Don’t structure your code around inlining. Code readability beats hypothetical call-overhead wins in nearly every case.

Benchmarks: The Ground Truth

Every perf claim should be backed by a benchmark. testing.B is the tool:

func BenchmarkEncodeResponse(b *testing.B) {
    resp := newResponse()
    b.ReportAllocs()
    b.ResetTimer()
    for i := 0; i < b.N; i++ {
        _, _ = encode(resp)
    }
}

Run:

$ go test -bench=BenchmarkEncode -benchmem -count=5

-count=5 runs each bench 5 times, so you can compare variance. Don’t trust a single run. Hardware, OS scheduling, thermals — all add noise.

For comparing two implementations:

$ go test -bench=BenchmarkEncodeResponse -benchmem -count=10 ./... > old.txt
# (change code)
$ go test -bench=BenchmarkEncodeResponse -benchmem -count=10 ./... > new.txt
$ benchstat old.txt new.txt

benchstat (golang.org/x/perf/cmd/benchstat) gives you statistical significance. If the difference isn’t statistically meaningful, you didn’t actually improve anything — you just rolled the dice differently.

The 80/20 of Go Performance

After enough of this work, a few patterns dominate the real wins:

  1. Query shape, not language. A slow endpoint is usually doing 10 DB queries when it could do 1. Go is almost never the bottleneck; the data layer is.
  2. Network hop count. Every inter-service call adds latency. Merging two small services or co-locating tight integrations beats any language-level optimization.
  3. Caching at the right layer. A well-placed LRU cache saves more than micro-optimizing the uncached path.
  4. Preallocating known-size slices/maps. make([]int, 0, n) when you know n is almost free. The default make([]int, 0) reallocates as you append.
  5. Avoiding interface boxing in loops. This is the one micro-optimization that regularly shows up in real profiles.

Everything else — sync.Pool, escape analysis hand-tuning, loop unrolling — is a long-tail optimization. Worth it when profiling tells you it is.
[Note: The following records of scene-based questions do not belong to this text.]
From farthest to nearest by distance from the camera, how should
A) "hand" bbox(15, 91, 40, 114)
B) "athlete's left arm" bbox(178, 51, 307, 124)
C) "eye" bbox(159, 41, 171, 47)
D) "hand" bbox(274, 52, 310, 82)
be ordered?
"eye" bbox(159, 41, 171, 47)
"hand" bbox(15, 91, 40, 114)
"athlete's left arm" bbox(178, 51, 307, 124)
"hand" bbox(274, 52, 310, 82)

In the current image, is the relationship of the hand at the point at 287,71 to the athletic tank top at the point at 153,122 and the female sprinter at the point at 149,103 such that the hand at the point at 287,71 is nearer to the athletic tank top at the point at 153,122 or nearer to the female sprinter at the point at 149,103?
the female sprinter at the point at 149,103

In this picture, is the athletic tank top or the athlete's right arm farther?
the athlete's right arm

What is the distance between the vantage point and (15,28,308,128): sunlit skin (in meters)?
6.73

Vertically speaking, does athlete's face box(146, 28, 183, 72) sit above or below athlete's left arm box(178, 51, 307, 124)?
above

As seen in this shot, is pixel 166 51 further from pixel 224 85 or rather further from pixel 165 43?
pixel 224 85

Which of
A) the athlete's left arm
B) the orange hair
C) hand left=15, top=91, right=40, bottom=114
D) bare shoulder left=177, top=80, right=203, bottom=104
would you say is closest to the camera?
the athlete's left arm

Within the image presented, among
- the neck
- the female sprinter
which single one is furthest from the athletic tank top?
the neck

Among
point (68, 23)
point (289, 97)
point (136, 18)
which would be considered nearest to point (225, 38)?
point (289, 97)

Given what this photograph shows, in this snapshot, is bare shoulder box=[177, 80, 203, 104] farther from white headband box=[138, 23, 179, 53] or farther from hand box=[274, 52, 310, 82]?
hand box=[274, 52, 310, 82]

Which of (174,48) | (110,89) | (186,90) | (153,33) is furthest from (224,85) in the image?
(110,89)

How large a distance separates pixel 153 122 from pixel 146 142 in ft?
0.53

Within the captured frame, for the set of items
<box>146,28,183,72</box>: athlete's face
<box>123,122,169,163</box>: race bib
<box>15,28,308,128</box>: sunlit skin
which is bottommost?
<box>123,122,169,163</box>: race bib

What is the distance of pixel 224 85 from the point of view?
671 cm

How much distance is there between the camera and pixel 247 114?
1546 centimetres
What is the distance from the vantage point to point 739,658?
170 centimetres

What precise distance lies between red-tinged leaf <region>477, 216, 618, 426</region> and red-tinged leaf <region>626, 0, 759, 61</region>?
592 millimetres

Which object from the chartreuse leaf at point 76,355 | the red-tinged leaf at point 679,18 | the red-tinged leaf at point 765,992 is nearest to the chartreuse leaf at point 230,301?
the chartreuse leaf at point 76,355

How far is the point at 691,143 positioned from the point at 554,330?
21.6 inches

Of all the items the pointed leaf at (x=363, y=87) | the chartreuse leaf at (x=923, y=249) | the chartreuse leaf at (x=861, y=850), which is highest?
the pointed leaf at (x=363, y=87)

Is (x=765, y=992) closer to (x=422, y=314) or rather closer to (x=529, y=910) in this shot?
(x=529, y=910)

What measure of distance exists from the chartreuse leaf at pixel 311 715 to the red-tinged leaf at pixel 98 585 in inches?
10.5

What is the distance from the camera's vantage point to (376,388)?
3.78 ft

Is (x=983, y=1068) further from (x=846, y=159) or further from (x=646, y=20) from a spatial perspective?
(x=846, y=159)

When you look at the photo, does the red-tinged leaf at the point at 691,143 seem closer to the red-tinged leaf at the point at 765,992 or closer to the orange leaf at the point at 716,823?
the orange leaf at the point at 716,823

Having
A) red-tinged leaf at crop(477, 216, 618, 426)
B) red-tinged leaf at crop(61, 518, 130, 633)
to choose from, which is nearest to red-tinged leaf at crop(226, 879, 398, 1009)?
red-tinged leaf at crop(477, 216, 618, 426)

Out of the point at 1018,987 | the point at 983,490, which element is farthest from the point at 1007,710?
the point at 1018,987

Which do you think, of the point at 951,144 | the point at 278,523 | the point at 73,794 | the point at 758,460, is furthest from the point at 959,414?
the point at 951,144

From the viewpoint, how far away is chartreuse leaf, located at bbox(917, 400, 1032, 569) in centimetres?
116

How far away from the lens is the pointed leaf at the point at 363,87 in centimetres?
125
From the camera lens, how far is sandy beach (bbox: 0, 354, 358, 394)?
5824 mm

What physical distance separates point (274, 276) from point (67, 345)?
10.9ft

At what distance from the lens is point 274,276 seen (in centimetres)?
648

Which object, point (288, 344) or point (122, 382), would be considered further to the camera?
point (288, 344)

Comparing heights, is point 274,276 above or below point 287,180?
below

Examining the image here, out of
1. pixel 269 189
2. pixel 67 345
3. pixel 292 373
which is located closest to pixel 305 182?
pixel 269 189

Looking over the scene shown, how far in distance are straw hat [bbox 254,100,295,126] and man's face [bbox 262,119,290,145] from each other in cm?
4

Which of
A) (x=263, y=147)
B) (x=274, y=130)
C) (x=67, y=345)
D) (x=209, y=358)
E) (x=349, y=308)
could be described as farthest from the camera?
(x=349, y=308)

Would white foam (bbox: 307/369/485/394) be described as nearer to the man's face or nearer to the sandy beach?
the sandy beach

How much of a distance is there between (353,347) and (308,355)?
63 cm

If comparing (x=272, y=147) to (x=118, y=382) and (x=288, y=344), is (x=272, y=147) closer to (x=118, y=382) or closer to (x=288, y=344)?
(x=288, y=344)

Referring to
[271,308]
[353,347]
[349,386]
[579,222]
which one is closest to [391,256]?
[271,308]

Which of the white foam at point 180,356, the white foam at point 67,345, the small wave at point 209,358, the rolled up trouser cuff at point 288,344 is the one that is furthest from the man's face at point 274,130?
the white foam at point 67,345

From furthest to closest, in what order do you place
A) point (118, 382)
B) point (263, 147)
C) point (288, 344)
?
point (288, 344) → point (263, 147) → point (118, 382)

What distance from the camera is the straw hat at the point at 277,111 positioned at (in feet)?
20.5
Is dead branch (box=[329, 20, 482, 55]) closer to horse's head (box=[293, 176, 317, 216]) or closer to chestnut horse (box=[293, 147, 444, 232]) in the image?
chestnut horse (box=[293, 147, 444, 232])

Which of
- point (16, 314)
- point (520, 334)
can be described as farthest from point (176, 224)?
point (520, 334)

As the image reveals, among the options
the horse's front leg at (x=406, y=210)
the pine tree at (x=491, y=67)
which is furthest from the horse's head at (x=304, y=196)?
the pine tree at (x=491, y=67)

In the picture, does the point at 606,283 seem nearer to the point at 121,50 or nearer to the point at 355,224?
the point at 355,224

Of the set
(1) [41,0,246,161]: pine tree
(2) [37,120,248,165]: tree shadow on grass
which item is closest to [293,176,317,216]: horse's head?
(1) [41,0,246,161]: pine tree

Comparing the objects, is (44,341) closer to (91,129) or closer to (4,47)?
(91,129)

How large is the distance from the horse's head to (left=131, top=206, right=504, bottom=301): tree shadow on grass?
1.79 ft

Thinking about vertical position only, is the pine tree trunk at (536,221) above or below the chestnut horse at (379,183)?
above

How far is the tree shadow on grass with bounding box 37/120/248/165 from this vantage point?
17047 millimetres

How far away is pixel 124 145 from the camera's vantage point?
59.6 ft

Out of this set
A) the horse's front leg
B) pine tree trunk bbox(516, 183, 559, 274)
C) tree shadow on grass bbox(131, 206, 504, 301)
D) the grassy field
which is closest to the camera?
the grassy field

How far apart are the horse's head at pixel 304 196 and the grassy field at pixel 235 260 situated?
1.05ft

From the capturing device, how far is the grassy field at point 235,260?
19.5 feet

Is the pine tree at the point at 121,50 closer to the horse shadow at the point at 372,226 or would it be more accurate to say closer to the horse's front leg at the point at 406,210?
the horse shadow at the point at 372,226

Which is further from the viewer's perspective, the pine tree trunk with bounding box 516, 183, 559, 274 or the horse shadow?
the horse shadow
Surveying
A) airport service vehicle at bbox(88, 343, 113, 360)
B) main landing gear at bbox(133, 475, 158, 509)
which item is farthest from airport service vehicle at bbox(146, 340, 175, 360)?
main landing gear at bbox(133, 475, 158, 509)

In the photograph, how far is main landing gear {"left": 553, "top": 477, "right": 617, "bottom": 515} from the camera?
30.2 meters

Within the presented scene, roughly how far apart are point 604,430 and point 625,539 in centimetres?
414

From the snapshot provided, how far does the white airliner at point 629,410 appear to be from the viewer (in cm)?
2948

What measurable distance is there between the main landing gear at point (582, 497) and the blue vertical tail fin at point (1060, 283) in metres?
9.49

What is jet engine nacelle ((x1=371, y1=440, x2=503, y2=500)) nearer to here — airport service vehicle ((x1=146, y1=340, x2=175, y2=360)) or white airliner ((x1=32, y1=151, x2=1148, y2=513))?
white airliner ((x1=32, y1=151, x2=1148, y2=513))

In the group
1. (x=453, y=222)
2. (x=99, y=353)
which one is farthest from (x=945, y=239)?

Premature otherwise.

A Habit I Recommend

Before adding any optimization, do exactly three things:

  1. Take a profile with the optimization off. Save it.
  2. Apply the optimization.
  3. Take a profile with the optimization on. Compare.

If the comparison doesn’t show clear improvement on the metric you cared about, revert. Do not add complexity without evidence.

This sounds obvious. Almost nobody does it. Most perf work in Go codebases accumulates dead optimizations that add nothing or actively hurt — but nobody knows which, because nobody benchmarked.

The Habit That Compounds

Go’s performance tooling is better than Go’s performance culture gives it credit for. pprof, escape analysis, inlining diagnostics, and benchmarks are built in. They’re precise. They tell you the truth.

The reason most Go code isn’t as fast as it could be isn’t that Go is slow (it isn’t). It’s that engineers copy-paste optimizations they haven’t measured, call the work done, and move on. The few engineers who profile first and optimize second write code that’s actually fast — and usually simpler than the ritual-heavy version.

Profile first. Everything else follows.